[Python-Dev] PEP 263 -- Python Source Code Encoding (original) (raw)
Martin v. Loewis martin@v.loewis.de
26 Feb 2002 22:36:58 +0100
- Previous message: [Python-Dev] PEP 263 -- Python Source Code Encoding
- Next message: [Python-Dev] PEP 263 -- Python Source Code Encoding
- Messages sorted by: [ date ] [ thread ] [ subject ] [ author ]
Guido van Rossum <guido@python.org> writes:
> This makes Latin-1 the right choice: > > * Unicode literals already use it today
But they shouldn't, IMO.
I agree. I recommend to deprecate this feature, and raise a DeprecationWarning if a Unicode literal contains non-ASCII characters but no encoding has been declared.
Sorry, I don't understand what you're trying to say here. Can you explain this with an example? Why can't we require any program encoded in more than pure ASCII to have an encoding magic comment? I guess I don't understand why you mean by "raw binary".

REQUIRED TASK:
Answer these questions from the mailing list message:
(a) What date and time appear on the message?
(b) Who wrote the lines quoted near the start of the message?
(c) What warning does the message recommend raising for Unicode literals?
The material that comes next has no connection to the mailing list message above.

GIVEN DATA:
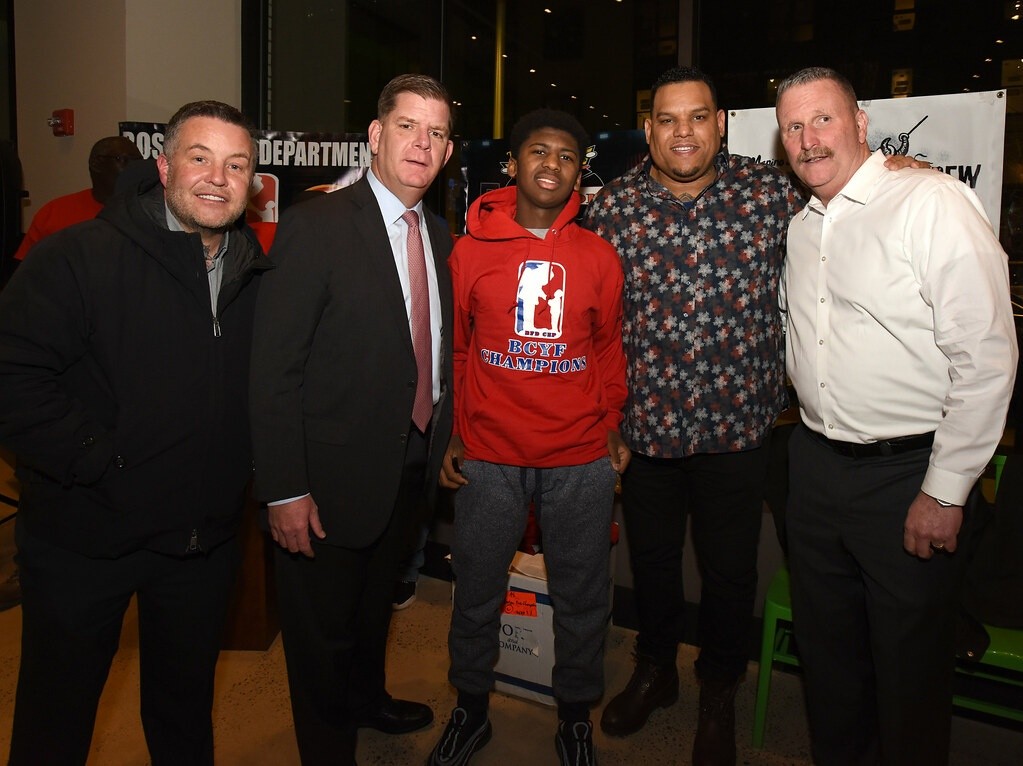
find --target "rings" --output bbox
[931,543,945,552]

REPLY:
(a) 26 Feb 2002 22:36:58 +0100
(b) Guido van Rossum
(c) A DeprecationWarning, raised if a Unicode literal contains non-ASCII characters but no encoding has been declared.